Web UI (loghouse-dashboard) will be reachable via address specified in values.yaml config as loghouse_host. You'll be prompted by basic authorization generated via htpasswd and configured in auth parameter of your values.yaml.

To clean old logs in cron, you can use a script in this issue.

Architecture

loghouse architecture

A pod with fluentd collecting logs will be installed on each node of your Kubernetes cluster. Technically, it is implemented by means of DaemonSet having tolerations for all possible taints, so it includes all the nodes available. Logs directories from all hosts are mounted to fluentd pods and watched by fluentd. Kubernetes_metadata filter is applied for all the Docker containers' logs to get additional information about containers via Kubernetes API. Another filter, record_modifier, is then used to "prepare" all the data we have. And the last step is passing this data to fluentd output plugin executing clickhouse-client CLI tool to insert new entries into ClickHouse DBMS.

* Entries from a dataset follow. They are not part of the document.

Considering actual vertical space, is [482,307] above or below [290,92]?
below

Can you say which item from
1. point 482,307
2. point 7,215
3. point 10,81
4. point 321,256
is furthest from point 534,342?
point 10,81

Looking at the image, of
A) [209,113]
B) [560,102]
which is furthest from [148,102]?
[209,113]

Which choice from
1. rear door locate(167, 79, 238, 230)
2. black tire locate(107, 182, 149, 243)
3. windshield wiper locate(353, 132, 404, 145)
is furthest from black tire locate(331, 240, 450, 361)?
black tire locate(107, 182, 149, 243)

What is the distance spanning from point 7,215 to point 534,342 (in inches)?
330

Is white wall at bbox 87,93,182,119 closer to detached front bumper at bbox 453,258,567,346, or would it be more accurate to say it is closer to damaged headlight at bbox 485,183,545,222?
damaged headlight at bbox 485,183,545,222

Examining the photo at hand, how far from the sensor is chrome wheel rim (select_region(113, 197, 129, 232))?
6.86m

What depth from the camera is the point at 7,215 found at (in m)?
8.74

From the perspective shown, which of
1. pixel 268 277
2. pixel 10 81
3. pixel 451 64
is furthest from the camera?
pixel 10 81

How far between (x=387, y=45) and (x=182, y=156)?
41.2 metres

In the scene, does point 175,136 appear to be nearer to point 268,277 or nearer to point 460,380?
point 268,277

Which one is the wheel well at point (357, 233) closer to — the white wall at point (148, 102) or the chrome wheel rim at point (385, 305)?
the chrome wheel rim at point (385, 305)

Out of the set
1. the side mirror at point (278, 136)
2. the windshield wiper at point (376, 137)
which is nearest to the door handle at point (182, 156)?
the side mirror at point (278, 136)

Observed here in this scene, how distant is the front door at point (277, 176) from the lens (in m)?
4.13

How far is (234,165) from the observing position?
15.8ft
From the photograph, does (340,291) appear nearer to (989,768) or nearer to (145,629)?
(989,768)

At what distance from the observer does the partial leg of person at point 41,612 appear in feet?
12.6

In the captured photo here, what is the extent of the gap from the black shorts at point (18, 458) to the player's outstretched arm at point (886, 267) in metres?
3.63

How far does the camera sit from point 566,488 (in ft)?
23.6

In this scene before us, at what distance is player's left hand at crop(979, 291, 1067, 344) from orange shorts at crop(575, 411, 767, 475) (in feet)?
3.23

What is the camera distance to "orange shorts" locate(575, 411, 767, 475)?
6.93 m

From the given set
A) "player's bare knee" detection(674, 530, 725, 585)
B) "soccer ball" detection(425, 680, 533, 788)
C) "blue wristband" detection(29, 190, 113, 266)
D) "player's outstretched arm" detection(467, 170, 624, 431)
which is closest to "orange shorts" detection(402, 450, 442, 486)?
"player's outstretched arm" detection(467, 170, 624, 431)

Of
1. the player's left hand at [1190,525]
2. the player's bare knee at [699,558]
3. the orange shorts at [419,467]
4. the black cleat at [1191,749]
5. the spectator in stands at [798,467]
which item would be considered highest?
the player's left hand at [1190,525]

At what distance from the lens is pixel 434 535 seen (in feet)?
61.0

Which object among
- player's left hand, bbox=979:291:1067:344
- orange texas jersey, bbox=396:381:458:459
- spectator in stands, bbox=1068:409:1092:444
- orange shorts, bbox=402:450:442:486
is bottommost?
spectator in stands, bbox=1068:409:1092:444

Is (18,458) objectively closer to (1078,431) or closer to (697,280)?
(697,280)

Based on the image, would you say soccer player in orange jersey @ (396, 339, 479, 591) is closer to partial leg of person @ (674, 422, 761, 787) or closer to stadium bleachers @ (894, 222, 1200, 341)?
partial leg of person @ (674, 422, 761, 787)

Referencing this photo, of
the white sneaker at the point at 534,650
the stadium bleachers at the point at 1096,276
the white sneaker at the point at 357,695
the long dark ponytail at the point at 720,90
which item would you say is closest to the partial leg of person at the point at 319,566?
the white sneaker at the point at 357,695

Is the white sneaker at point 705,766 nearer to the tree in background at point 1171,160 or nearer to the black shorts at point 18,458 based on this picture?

Note on logs format: If log entry is in JSON, it will be formatted according to its values' types, i.e. each field will be stored in corresponding table: string_fields, number_fields, boolean_fields, null_fields or labels (the last one is used for containers labels to make further filtering and lookups easy). ClickHouse built-in functions will be used to process these data types. If log entry isn't in JSON, it will be stored in string_fields table.

Currently, ClickHouse DBMS is deployed as a single instance via Deployment which brings this instance to a random K8s node (this behaviour can be changed by using nodeSelector and tolerations to choose a specific node). ClickHouse stores its data in hostPath volume or Persistent Volumes Claim (PVC) created with any storageClass you prefer.

Web UI is composed of two components:

  • frontend — nginx with basic authorization. This authorization is used to limit user's access with logs from given Kubernetes namespaces only;
  • backend — Ruby application displaying logs from ClickHouse.

Roadmap

We're going to add another deployment options (having ClickHouse instances on each K8s node or having a ClickHouse cluster), migrate frontend to AngularJS and backend to Golang, add command-line interface (CLI) and much more.

More details will be available soon in our issues.